:: Okuma metni ::

İki yıl boyunca hayalini kurduğum, projelendirdiğim ve müşahhas hale getirerek yapımcılığını yaptığım ŞİİRLER YARIŞIYOR programı KONTV ekranlarında 5 ay süreyle yayınlandı ve iki hafta önce sezon finalini yaptı.

Şiirler Yarışıyor programına 18 yaşını dolduran herkes kendi yazdığı şiiriyle müracaat etti. Konu ve şiirin tarzı tamamen serbestti. Gelen şiirleri jüri heyetimiz önce inceledi. Ön elemeden geçen şiirin sahibi KONTV’ye davet edildi. Konya dışında olup da gelemeyenlerle canlı bağlantı kuruldu. Her hafta 4 şairimiz TV’den şiirlerini seslendirdiler. Stüdyoda bulunan 5 jüri ve halk jürisi puanlarını verdiler. 6 jürinin verdiği puanların ortalaması alındı ve haftanın birincisi olan şiir belirlendi.

:::
:: İşlenecek kayıtlar ::

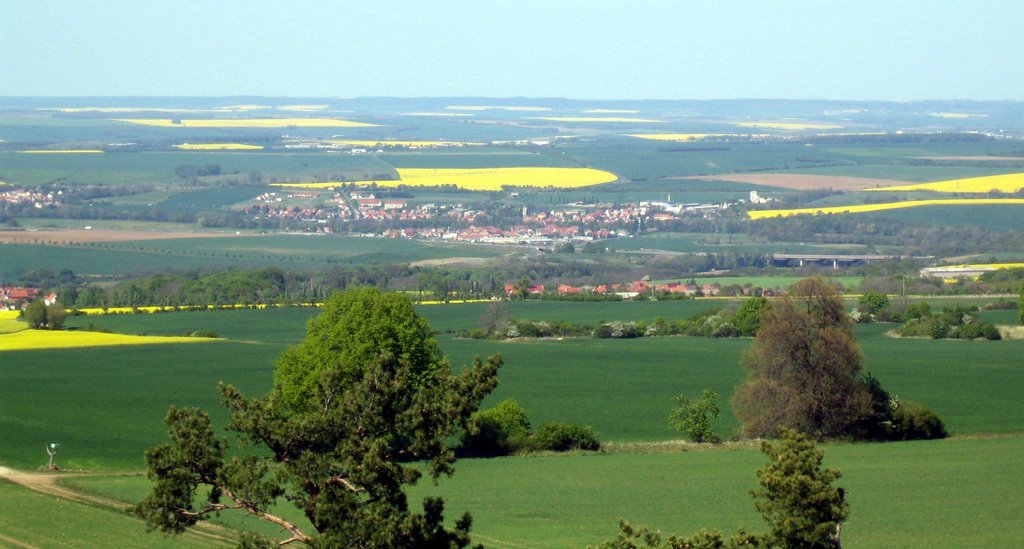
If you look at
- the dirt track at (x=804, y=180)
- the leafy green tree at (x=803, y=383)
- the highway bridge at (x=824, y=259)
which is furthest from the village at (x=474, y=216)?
the leafy green tree at (x=803, y=383)

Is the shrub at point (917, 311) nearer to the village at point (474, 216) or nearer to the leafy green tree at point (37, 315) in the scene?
the leafy green tree at point (37, 315)

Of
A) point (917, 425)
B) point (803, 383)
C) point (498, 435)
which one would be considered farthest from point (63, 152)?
point (917, 425)

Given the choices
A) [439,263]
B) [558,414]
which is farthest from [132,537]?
[439,263]

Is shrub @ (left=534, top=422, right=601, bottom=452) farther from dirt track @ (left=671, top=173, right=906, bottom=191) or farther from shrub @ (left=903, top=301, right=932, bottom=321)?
dirt track @ (left=671, top=173, right=906, bottom=191)

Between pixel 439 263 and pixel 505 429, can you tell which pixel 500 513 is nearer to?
pixel 505 429

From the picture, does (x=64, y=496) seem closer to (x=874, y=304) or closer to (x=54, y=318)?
(x=54, y=318)
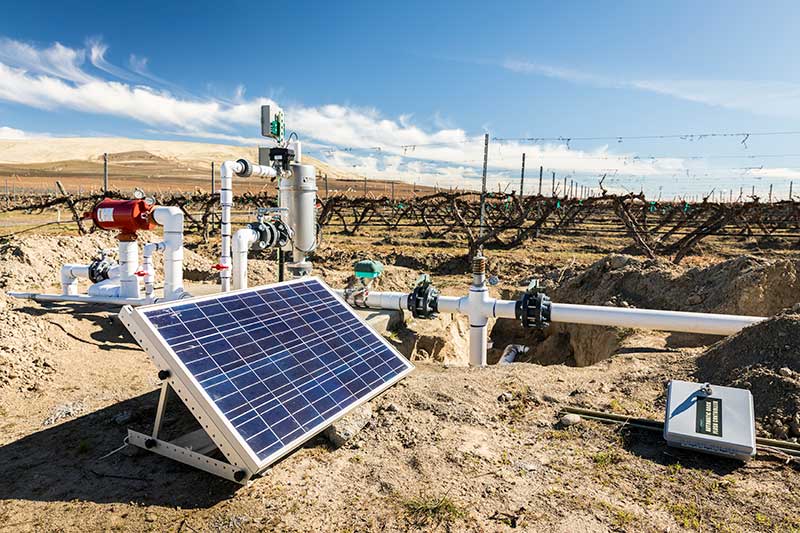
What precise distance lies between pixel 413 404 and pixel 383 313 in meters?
3.51

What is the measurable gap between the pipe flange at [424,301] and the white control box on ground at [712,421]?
4090mm

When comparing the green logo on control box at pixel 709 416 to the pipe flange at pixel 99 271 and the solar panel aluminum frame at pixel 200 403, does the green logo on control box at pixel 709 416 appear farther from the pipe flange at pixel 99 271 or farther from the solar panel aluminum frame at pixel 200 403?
the pipe flange at pixel 99 271

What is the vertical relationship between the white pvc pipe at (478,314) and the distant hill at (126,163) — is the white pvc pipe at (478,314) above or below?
below

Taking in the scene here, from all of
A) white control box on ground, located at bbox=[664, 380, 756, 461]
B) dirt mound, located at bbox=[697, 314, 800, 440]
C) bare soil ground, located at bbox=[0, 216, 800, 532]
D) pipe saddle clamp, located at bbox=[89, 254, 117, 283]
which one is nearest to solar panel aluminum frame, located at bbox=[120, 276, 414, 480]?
bare soil ground, located at bbox=[0, 216, 800, 532]

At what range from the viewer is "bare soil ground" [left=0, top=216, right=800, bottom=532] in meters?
3.21

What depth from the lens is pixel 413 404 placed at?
4.77 metres

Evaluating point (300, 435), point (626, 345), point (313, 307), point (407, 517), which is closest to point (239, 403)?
point (300, 435)

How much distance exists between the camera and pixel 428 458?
390 centimetres

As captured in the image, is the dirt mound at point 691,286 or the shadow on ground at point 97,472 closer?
the shadow on ground at point 97,472

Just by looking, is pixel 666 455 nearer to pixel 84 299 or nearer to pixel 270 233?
pixel 270 233

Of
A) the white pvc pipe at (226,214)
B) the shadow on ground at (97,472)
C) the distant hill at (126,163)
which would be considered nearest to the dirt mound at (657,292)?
the white pvc pipe at (226,214)

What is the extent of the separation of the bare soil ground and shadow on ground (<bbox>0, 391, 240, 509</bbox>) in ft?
0.05

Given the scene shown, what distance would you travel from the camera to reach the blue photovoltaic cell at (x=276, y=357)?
352cm

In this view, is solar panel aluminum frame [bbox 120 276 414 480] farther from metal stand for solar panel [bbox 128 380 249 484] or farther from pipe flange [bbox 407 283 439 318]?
pipe flange [bbox 407 283 439 318]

:::

**Görevler ve alıştırmalar**.
[a] Kayıtlarda "meters" sözcüğünü içeren satırları bulun ve her birini aynen kopyalayın.
[b] Şiir yarışması programını anlatan metnin bir sonraki bölümünü, son cümlesinin ardından başlayarak yazın.

**Görevlere göre cevaplar**.
[a]
What precise distance lies between pixel 413 404 and pixel 383 313 in meters?
At what range from the viewer is "bare soil ground" [left=0, top=216, right=800, bottom=532] in meters?

[b]
4 hafta boyunca seçilen hafta birincileri ay birinciliği için yarıştı. Belirlenen ve birer çeyrek altın kazanan 4 ay birincisi de sezon birinciliği için yarışmaya katıldı. Böylece Eylül ayında başlayan yarışma 9 Şubat’ta sezon finali yapmış oldu. 9 Şubat’ta yapılan sezon finaline ay birincisi olan Ahmet Şener, Faruk Gökbulut, Ramazan Sağdıç ve Özlem Maria Zafer farklı şiirleriyle katıldılar.

Sezon finalinin tarihi 6 Şubat büyük depreminin yıldönümüne denk geldiği için bendeniz programı moderatör jüri üyesi olarak depremi konu edindiğim TÜRKİYE’M başlıklı şiirimle açtım.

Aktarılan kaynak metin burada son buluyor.